- _Fragmento_
--------
La noche anterior había sido bastante difícil. Érika, Joel y yo nos la pasamos en vela, notoriamente intranquilos y resistiendo algunas adversidades. El frío calaba hasta los huesos y no podíamos estar ni sentados ni parados. ¿Acostarnos en el piso?, ¡Ni pensarlo!; estábamos a la intemperie; aunque la mayor mortificación provenía del parto de mi otra hija, es decir, de Anahí.
Todo empezó desde la mañana del viernes. Los síntomas del parto empezaron a partir de entonces y tuvimos que acudir en primera instancia al Hospital Integral Comunitario de Ixtlán. Surgieron las primeras complicaciones y de ahí se ordenó su traslado a Tepic.
A bordo de una ambulancia mi hija arribó al Hospital Civil de Tepic a eso de las dos de la tarde. Fue conducida de inmediato al área de urgencias, donde se nos advirtió que no podíamos entrar a verla hasta no ser valorada.
Se determinó que se trataba de un parto prematuro pero que no sería intervenida sino hasta el siguiente día, es decir, el sábado. Fue un martirio la noche del viernes. No dormimos ni un minuto. Las condiciones lo impidieron y así continuamos por muchas horas.
Hasta la 13:10 del sábado se nos informó que ya se encontraba todo listo para realizarle una cesárea. Momentos tensos no solo para Joel, su esposo, sino también para mi hija Érika y para un servidor, mientras que en casa también los agobió el insomnio, pensando pues en lo que ocurriría con Anahí y su bebé.
Existía la idea que se necesitaría una incubadora para los posibles cuidados intensivos de la bebé. No ocurrió tal… Faltaban 20 minutos para las 2:00 de la tarde cuando se nos informó que todo estaba bien y que en breve se permitiría el ingreso de un familiar —mujer— para cuidar a mi hija y a mi nieta.
La ansiedad no cesaba, pero ésta se debía ahora a la impaciencia por ver a “Sofi”. No sé ni como me las ingenié para burlar los dos filtros que se requieren para poder ingresar a las salas y cuartos de hospitalización. El caso es que, de pronto, la tuve frente a mí. Ahí estaba mi nieta, bajo el calor de la ropa y sus ojitos cerrados.
--------
- _Material proporcionado_

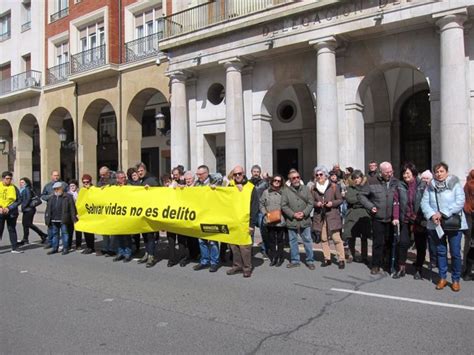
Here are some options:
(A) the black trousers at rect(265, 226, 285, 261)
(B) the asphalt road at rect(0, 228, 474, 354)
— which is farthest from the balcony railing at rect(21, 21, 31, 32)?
--------
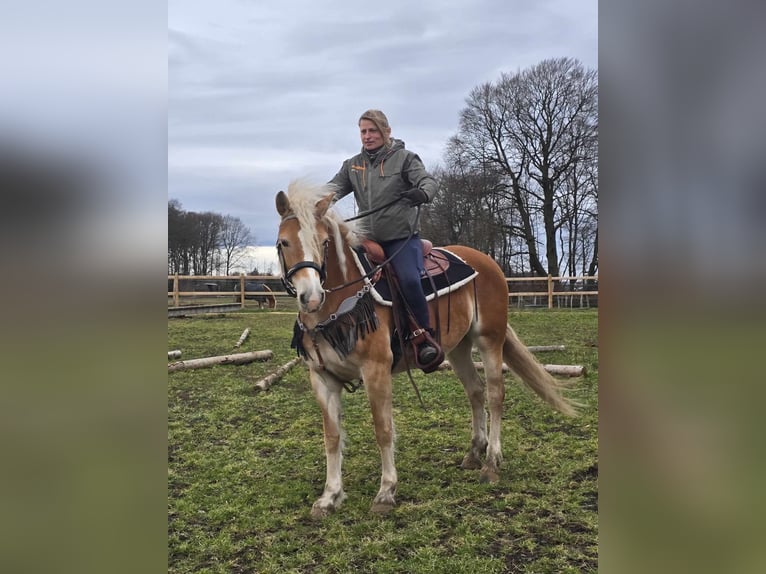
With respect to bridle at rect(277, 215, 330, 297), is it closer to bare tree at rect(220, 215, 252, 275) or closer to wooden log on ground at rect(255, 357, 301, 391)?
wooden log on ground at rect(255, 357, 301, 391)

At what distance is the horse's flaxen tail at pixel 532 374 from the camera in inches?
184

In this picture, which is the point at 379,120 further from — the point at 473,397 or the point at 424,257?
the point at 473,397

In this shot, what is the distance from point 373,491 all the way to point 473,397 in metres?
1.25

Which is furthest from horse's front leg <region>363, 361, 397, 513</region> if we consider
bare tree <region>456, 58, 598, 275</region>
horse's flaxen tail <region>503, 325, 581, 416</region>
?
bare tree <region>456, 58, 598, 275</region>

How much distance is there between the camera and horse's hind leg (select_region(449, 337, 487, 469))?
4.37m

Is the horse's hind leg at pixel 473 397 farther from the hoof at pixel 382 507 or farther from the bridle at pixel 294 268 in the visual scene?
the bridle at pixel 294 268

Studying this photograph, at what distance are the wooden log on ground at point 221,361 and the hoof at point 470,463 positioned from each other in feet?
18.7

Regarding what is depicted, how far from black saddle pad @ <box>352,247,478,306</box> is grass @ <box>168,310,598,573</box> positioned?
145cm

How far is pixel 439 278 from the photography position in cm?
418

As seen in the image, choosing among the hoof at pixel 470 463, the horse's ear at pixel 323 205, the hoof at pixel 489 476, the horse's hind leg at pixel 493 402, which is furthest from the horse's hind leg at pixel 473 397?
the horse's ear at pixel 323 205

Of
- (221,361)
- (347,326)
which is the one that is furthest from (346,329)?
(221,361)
--------
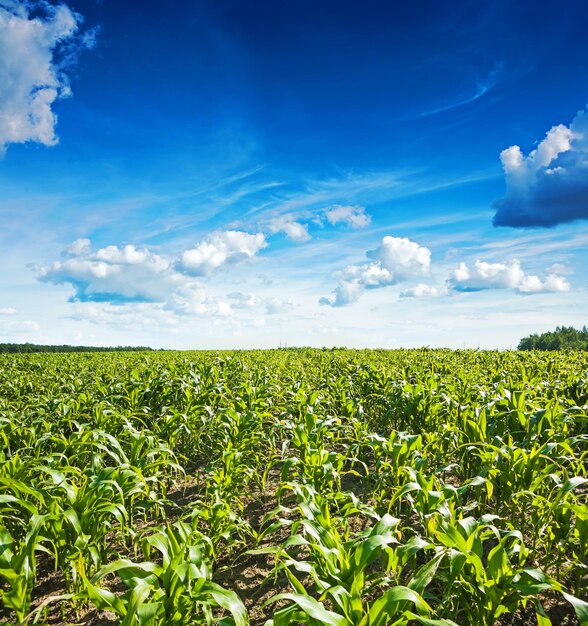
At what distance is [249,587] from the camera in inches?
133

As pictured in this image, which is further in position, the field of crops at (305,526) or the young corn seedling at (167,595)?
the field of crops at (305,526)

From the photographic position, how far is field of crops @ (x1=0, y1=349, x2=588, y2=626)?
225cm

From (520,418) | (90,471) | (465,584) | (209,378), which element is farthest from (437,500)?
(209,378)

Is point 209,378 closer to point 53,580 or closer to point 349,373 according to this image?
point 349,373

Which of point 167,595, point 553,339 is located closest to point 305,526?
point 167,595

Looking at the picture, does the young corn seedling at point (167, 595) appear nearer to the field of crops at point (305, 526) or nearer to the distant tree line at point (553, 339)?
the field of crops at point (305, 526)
--------
- _Tareas por realizar_
A – Responde estas preguntas sobre el relato del parto de Anahí:
(i) ¿A qué hospital acudieron primero cuando empezaron los síntomas?
(ii) ¿A qué hora aproximada llegó Anahí en ambulancia al Hospital Civil de Tepic?
(iii) ¿Cómo se llama el esposo de Anahí?
B – Escribe la continuación del relato del parto de Anahí a partir de la última oración.

- _Resultados del ejercicio_
A –
(i) Al Hospital Integral Comunitario de Ixtlán.
(ii) A eso de las dos de la tarde.
(iii) Joel.

B –
Tuve el impulso de abrazarla y besar su pequeña frente, pero las condiciones de la pandemia me lo impidieron. Me quedé ahí durante casi 10 minutos. Mi hija estaba aún sedada. Creo que ni se dio cuenta de mi presencia y por lo tanto tampoco pudo reparar en el par de lágrimas que escurrieron por mis ojos al ver a mi hermosa nieta.
Había que estar al pendiente de las dos. Érika se la rajó bonito cuidando a ambas; es decir a su hermana y sobrina. Al día siguiente fue relevada por Claudia, mi nuera, quien también puso todo su empeño y experiencia en atender a Anahí y a “Sofi”.
Joel se dedicó a resolver los demás asuntos. Yo traté de apoyar en lo que más se pudiera. No se cuántas veces fuimos a las farmacias cercanas y a las tiendas departamentales. Había que arrimar lo indispensable para las necesidades de “Sofi”.
El domingo fue un día de más tranquilidad. El lunes las dieron de alta para enseguida emprender el regreso hacia Ahuacatlán. Mi nieta “Sofi” no se quejó de nada. Muy tranquila se vio en el trayecto. Ahora ya está en casa, mientras Anahí y Joel aprenden a cuidarla y brindándole el cariño como padres.
Es preciso desatacar en este artículo los apoyos que en su momento nos brindaron algunos amigos, como Jasmín Bugarín y la señora Aydee Camacho, Reymundo Sandoval y Lulú Rojas, Hugo Villagrán y todas aquellas personas que al igual nos ofrecieron ayuda.
Un agradecimiento especial para la doctora Melina Quesada, quien atendió a mi hija desde su embarazo hasta su parto, además de otorgarle asesoría para que “Sofi” tenga una mejor calidad de vida. Pero en resumidas cuentas, ¿saben qué?, ¡Estoy culeco!